Kirkus pushed away from the door and strode back into the Storm Chamber. He held a short-sword in his hand. He hefted it, swung it once, twice, through the air.
He would not need it, Kirkus told himself. They would never get inside.
Manse, the old priest, stood waiting in the centre of the room with hands in sleeves and head bowed. A mute servant tended the fire, though occasionally she glanced towards Kirkus.
'Both of you, to the door,' Kirkus instructed. 'Inform me if anything occurs.'
He ignored them as they scurried past him. He prowled the room, stopping before the window glass. He pressed his forehead against its coolness. At this height he was above the fog; the effect was that of the tower rising above a sea of clouds, with other towers elsewhere, poking through here and there, like islands.
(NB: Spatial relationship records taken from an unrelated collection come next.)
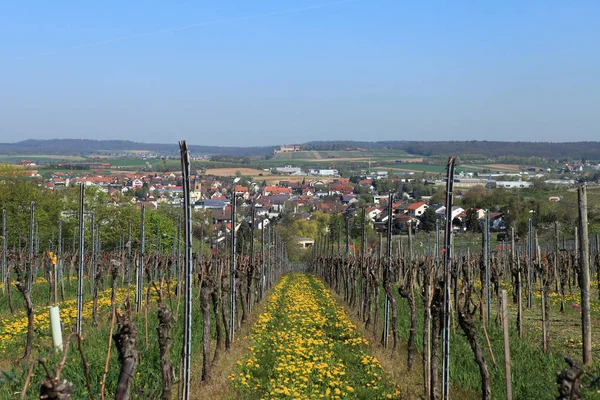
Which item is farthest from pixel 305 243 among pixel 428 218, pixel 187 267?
pixel 187 267

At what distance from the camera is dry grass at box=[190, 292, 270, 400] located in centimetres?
1126

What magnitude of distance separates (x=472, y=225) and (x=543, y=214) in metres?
7.64

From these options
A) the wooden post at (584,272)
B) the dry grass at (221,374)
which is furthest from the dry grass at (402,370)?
the wooden post at (584,272)

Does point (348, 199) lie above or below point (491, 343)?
below

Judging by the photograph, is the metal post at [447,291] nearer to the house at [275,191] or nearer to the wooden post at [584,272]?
the wooden post at [584,272]

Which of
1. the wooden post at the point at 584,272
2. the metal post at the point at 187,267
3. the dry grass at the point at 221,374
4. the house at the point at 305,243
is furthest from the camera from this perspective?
the house at the point at 305,243

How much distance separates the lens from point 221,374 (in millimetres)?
12906

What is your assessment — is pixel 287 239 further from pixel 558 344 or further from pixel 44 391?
pixel 44 391

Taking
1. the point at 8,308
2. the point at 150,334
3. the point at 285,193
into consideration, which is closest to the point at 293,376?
the point at 150,334

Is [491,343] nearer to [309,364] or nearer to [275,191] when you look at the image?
[309,364]

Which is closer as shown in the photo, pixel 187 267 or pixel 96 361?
pixel 187 267

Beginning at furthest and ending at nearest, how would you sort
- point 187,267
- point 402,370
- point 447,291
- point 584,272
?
point 402,370, point 584,272, point 447,291, point 187,267

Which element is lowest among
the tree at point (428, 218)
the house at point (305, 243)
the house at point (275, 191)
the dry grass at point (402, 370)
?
the house at point (305, 243)

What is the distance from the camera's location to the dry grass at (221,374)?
37.0ft
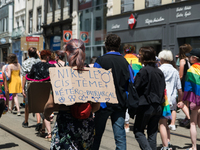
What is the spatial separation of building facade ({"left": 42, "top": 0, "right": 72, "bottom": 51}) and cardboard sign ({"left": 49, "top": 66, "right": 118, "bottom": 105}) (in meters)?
21.3

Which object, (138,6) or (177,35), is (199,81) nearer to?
(177,35)

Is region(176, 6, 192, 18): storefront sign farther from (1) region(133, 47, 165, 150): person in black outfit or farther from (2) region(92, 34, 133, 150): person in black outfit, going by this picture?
(2) region(92, 34, 133, 150): person in black outfit

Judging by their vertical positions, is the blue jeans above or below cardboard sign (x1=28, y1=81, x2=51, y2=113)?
below

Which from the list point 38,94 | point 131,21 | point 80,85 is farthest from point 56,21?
point 80,85

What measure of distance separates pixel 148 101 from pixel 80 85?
5.85ft

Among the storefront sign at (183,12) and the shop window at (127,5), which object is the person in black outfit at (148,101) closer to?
the storefront sign at (183,12)

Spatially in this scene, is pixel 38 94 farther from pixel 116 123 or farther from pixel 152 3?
pixel 152 3

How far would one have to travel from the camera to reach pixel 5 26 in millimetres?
40781

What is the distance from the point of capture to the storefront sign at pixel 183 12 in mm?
13929

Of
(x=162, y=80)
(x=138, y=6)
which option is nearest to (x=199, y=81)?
(x=162, y=80)

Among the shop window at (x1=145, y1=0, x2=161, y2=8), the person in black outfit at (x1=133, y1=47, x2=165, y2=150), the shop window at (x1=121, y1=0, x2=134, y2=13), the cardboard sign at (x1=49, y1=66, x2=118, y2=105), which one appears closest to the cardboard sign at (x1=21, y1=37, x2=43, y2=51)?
the shop window at (x1=121, y1=0, x2=134, y2=13)

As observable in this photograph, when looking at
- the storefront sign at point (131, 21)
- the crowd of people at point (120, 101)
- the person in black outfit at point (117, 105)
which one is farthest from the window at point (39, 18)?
the person in black outfit at point (117, 105)

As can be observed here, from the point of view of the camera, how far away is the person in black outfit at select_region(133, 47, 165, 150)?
4715 millimetres

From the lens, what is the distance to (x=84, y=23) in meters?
22.9
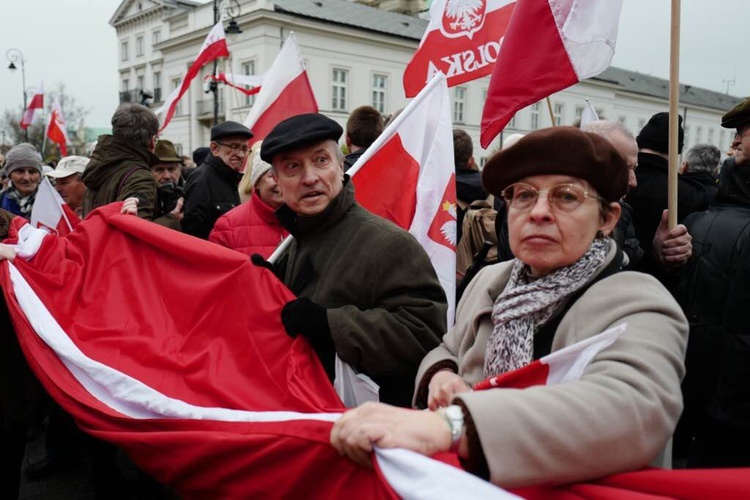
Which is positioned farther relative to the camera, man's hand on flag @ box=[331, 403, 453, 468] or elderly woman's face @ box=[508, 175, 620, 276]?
elderly woman's face @ box=[508, 175, 620, 276]

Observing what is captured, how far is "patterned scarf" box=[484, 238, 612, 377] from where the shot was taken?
167 centimetres

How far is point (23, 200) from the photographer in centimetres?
534

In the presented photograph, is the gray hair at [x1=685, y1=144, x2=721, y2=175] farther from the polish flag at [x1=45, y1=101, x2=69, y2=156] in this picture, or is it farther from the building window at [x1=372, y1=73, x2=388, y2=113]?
the building window at [x1=372, y1=73, x2=388, y2=113]

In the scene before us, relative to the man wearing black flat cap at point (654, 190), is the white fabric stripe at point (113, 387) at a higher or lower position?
lower

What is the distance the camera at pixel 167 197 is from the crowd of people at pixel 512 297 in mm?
163

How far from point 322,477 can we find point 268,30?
110 ft

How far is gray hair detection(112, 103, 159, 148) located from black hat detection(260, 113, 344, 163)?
189cm

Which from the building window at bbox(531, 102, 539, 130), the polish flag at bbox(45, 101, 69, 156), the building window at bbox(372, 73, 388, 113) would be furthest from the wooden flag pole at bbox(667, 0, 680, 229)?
the building window at bbox(531, 102, 539, 130)

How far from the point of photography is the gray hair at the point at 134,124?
4090 mm

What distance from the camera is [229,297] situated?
2566 mm

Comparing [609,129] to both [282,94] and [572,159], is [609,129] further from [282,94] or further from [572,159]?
[282,94]

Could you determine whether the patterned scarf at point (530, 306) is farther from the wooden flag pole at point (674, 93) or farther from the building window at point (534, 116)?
the building window at point (534, 116)

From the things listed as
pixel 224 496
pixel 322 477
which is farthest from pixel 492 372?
pixel 224 496

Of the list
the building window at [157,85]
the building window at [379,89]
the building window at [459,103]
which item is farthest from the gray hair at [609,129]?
the building window at [157,85]
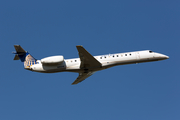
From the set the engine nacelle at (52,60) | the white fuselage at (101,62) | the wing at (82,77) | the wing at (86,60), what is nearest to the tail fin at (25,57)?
the white fuselage at (101,62)

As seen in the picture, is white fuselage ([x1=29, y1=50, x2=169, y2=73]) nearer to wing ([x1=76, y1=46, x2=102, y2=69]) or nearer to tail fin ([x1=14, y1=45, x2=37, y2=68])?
wing ([x1=76, y1=46, x2=102, y2=69])

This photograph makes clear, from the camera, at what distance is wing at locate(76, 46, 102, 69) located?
2972 centimetres

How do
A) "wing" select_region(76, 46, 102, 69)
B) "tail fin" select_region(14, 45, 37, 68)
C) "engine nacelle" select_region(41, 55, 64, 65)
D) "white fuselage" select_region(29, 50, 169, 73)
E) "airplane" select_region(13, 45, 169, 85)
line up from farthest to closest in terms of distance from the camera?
"tail fin" select_region(14, 45, 37, 68)
"white fuselage" select_region(29, 50, 169, 73)
"airplane" select_region(13, 45, 169, 85)
"engine nacelle" select_region(41, 55, 64, 65)
"wing" select_region(76, 46, 102, 69)

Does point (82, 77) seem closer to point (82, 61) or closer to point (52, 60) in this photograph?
point (82, 61)

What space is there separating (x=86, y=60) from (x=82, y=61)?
586 millimetres

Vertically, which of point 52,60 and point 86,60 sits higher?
point 52,60

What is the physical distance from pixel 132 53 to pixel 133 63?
1498mm

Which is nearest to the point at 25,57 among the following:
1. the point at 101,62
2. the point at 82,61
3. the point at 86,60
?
the point at 82,61

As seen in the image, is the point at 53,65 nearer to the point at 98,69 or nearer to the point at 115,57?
the point at 98,69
He heard a shout even through the thick glass, carried up from one of the windows on the floor below. Again his stomach quailed.
Kirkus had only truly feared for his life once before now, and that had been several years ago during his first purging. He had broken halfway through that week-long ritual; in no way had he been able to summon the will to carry on.
His grandmother had come to him then, offering water as she sponged the foul mess from his face. At last he had stopped shaking. His tears had ceased to flow. He had looked up at her, still seeing phantoms. He knew he was close to losing his mind.
Why is the divine flesh so strong? she had whispered into his ear.
He had only croaked in response, unable to speak.
Tell me! she demanded, her voice lashing him like a whip.
Because… it does not suffer… from weakness, he had recited, barely able to breathe the words.